04 fevereiro, 2007

Clarice Sempre

Eu sou pouco, não, sou mesmo um nada para entender o muito de Clarice, mas mesmo assim ela me atrai inexplicavelmente. E como não se sentir atraído por alguém que passava as madrugadas sentada à varanda com a máquina de escrever no colo pronta para transcrever as sensações que afloravam como um vulcão insopitável em toda sua fúria ?

Em Clarice não se lê o que está nas linhas do texto, mas sim aquilo que se esconde entre elas.
"...Escrever é o medo de quem tem a palavra como isca : a palavra pescando o que não é palavra."
"...Sensações que se transformam em idéias porque tenho que usar palavras."

Clarice é assim essencialmente sensorial, uma personagem de sua própria obra, que por sua vez se torna um caldeirão fervente de sensações que na desordem com que são escritos parecem não ter sentido e é justamente no caos que está a simetria.

"...Ouve apenas superficialmente o que digo e da falta de sentido nascerá um sentido como de mim nasce inexplicavelmente vida alta e leve."
"O que falo nunca é o que falo e sim outra coisa...capta esta outra coisa de que na verdade falo porque eu mesma não posso."

Numa escrita que não tem preâmbulos ou capítulos onde se possa repousar da leitura, Clarice consegue manter presa a atenção do leitor que ela transforma no parceiro de um dialogo que vai da mais pura poesia à religiosidade, passando, obviamente, pela metafísica:

"Na minha funda noite sopra um louco vento que me traz fiapos de gritos."

▸ **O QUE FAZER**
**a)** Segundo o texto sobre Clarice, onde ela passava as madrugadas com a máquina de escrever no colo?
**b)** Atualize o texto sobre Clarice, começando por "04 fevereiro, 2007" e seguindo até "está a simetria.", com "varanda" substituído por "janela".

▸ **CONTEÚDO DO MATERIAL**
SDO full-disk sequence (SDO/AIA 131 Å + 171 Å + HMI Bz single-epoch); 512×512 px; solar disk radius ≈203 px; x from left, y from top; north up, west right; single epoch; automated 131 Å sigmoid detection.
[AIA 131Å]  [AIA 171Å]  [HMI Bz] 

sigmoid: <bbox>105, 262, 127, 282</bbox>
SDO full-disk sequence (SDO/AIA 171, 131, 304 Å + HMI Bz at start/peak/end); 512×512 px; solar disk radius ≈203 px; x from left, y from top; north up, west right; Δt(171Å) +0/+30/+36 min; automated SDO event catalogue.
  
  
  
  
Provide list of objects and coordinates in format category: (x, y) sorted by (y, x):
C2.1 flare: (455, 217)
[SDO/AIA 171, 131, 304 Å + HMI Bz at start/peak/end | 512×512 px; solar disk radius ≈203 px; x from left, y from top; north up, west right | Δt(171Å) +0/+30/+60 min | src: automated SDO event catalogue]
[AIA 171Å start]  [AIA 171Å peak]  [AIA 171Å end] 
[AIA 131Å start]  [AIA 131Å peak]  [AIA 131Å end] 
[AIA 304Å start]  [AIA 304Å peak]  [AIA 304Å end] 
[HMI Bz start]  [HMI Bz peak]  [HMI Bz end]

▸ **RESPOSTAS POR TAREFA**
**a)** Sentada à varanda.

**b)**
04 fevereiro, 2007

Clarice Sempre

Eu sou pouco, não, sou mesmo um nada para entender o muito de Clarice, mas mesmo assim ela me atrai inexplicavelmente. E como não se sentir atraído por alguém que passava as madrugadas sentada à janela com a máquina de escrever no colo pronta para transcrever as sensações que afloravam como um vulcão insopitável em toda sua fúria ?

Em Clarice não se lê o que está nas linhas do texto, mas sim aquilo que se esconde entre elas.
"...Escrever é o medo de quem tem a palavra como isca : a palavra pescando o que não é palavra."
"...Sensações que se transformam em idéias porque tenho que usar palavras."

Clarice é assim essencialmente sensorial, uma personagem de sua própria obra, que por sua vez se torna um caldeirão fervente de sensações que na desordem com que são escritos parecem não ter sentido e é justamente no caos que está a simetria.